Directions for this task: The lines to reproduce run from the one containing "scientific name: Tragelaphus oryx" through the end of the records below. Reproduce them exactly and add nothing.

Excerpted data:
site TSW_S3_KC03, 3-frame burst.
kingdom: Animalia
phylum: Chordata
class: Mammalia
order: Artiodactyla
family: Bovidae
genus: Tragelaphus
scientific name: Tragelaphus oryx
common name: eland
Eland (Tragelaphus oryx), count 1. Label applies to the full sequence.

Output for this exercise:
scientific name: Tragelaphus oryx
common name: eland
Eland (Tragelaphus oryx), count 1. Label applies to the full sequence.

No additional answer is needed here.